Attendance…the on-going saga

In response to year-in-year out feedback from students that they wished they had attended class more often (e.g.), I decided this year to try a more brutal approach to helping them help themselves. I take attendance at pop quizzes, and I do those at random times without warning. I plan to do a total of ten of them this semester. I give 100% for attendance if students are at seven; 0% if they are at fewer than seven. Attendance is worth 10%, so a whole degree grade is resting on this.

We’ve done eight quizzes so far, and 131 students – 68% of the class have got full marks for attendance. There are 38 students who are one quiz away, 12 who are two quizzes away, and 13 who have already blown 10% of their final grade.

Interesting dilemma now.

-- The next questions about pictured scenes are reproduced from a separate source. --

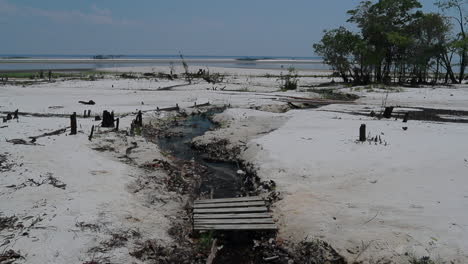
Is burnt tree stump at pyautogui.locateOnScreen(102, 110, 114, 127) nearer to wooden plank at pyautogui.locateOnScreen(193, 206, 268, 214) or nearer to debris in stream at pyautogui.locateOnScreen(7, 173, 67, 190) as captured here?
debris in stream at pyautogui.locateOnScreen(7, 173, 67, 190)

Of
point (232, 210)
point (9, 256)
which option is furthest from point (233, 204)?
point (9, 256)

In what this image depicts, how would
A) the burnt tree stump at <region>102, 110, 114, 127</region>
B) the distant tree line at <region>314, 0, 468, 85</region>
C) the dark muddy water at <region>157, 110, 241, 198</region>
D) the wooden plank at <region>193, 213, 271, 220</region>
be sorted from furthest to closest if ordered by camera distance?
1. the distant tree line at <region>314, 0, 468, 85</region>
2. the burnt tree stump at <region>102, 110, 114, 127</region>
3. the dark muddy water at <region>157, 110, 241, 198</region>
4. the wooden plank at <region>193, 213, 271, 220</region>

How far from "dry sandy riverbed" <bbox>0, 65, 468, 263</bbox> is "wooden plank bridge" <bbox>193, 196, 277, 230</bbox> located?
15.0 inches

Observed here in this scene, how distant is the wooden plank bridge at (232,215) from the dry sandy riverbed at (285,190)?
381 mm

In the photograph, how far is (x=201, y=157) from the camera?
11.9 metres

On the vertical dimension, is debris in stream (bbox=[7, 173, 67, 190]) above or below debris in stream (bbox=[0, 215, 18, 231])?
above

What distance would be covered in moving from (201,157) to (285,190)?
439 cm

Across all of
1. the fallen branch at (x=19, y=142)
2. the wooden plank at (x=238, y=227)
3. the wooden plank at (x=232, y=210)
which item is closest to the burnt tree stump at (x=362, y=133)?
the wooden plank at (x=232, y=210)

At this point, what best incentivizes attendance for the rest of semester? I could do more than two more quizzes, but the more quizzes I run, the less incentive the poor attenders have to come to every remaining class. So I need to stick to just two more. That’ll hurt some, but that’s time management for you. They can’t say they weren’t warned (syllabus). However, I now realize my attendance algorithm no longer incentivizes the good attenders because they have it in the bag. Must fix that for next year (15 quizzes, must be at 11?). I know from experience that students only realize after the fact that they do better on tests by coming to class. And the material I cover between now and the end of the year will so be in Class Test 4 and the Final exam.

I remain amazed that Faculty have to motivate students to come to class. I would have thought paying for an education would be incentive enough.